QUESTIONARIO ELETTORALE DI STEFANO BRUSADELLI
Berlusconi e Veltroni puntano su un nuovo modello di voto per cambiare il sistema politico. Ecco perché hanno deciso di farlo, cosa hanno in testa e quali ostacoli devono superare.
Tedesco, spagnolo, Porcellum o Veltronellum? Come all’inizio degli anni 90, nella stagione dei referendum di Mario Segni, l’Italia deve masticare l’aramaico dei politologi. Mentre Silvio Berlusconi e Walter Veltroni hanno l’aria di voler mettere in cantiere sul serio la riforma elettorale e un nuovo referendum incombe a primavera, si caricano di drammatica rilevanza l’altezza d’una soglia di sbarramento, la consistenza di un premio di maggioranza, persino il perimetro di un collegio. Ma come ripete ai suoi studenti il costituzionalista Augusto Barbera, «la legge elettorale, in una democrazia, è come la legge sulla successione al trono in una monarchia». E dunque meglio aver chiaro di cosa si tratta. Magari attraverso le risposte alle 10 domande che tutti (o quasi) vorrebbero fare.
Perché c’è tanta voglia di cambiare legge elettorale?
Mai in Italia un sistema elettorale ha avuto meno fortuna di quello utilizzato alle politiche 2006. Basti dire che uno dei suoi ideatori, il leghista Roberto Calderoli, lo ha disconosciuto definendolo una «porcata», da cui Porcellum.
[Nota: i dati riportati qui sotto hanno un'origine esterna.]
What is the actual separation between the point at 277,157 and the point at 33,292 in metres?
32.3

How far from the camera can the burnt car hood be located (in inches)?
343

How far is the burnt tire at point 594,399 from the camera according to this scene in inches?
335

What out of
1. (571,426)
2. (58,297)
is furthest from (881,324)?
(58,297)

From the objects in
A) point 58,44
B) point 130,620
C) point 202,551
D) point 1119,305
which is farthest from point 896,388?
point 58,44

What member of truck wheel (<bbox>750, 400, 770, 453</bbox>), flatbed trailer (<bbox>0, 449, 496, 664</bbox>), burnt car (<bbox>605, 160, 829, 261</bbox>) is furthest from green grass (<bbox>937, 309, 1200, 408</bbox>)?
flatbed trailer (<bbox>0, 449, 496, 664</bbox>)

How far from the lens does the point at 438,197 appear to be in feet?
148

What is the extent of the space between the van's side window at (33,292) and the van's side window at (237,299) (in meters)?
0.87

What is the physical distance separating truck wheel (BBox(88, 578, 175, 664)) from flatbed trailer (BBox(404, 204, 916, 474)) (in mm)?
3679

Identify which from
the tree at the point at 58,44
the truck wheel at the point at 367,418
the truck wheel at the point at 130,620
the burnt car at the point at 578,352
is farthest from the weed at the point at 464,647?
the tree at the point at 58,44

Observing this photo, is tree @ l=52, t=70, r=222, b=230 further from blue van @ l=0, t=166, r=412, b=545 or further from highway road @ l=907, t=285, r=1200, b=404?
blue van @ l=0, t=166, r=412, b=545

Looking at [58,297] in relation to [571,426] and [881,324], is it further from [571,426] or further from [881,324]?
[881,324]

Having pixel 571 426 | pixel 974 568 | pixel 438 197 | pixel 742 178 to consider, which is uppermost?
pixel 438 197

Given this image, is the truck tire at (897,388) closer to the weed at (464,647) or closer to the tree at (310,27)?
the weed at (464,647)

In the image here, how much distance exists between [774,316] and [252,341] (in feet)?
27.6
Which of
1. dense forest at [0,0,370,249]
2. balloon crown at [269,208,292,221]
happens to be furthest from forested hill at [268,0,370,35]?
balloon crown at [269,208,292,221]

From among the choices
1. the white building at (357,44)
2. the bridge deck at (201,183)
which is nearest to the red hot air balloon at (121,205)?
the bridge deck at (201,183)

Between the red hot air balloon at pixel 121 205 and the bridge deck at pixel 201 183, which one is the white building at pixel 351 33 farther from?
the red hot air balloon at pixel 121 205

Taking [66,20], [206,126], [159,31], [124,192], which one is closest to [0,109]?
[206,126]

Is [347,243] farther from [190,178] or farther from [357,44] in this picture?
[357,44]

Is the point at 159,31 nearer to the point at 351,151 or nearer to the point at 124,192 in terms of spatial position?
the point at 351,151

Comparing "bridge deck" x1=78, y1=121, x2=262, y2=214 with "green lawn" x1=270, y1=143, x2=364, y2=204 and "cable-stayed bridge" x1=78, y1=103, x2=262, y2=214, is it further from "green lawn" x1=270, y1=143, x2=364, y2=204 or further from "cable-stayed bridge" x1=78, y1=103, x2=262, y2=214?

Il sistema è proporzionale (cioè con rapporto fedele tra voti e seggi), con premio di maggioranza nazionale alla Camera e regionale al Senato. C’è quindi a Palazzo Madama la teorica possibilità di un pareggio, che si è puntualmente verificato.
L’Unione ha vinto in 13 regioni e la Cdl in 7, ma assai popolose e quindi con più seggi e premi più consistenti. Inoltre nel Porcellum le liste dei candidati sono bloccate, ossia non si può esprimere la preferenza. Sono i partiti, non i cittadini, a stabilire chi andrà in Parlamento.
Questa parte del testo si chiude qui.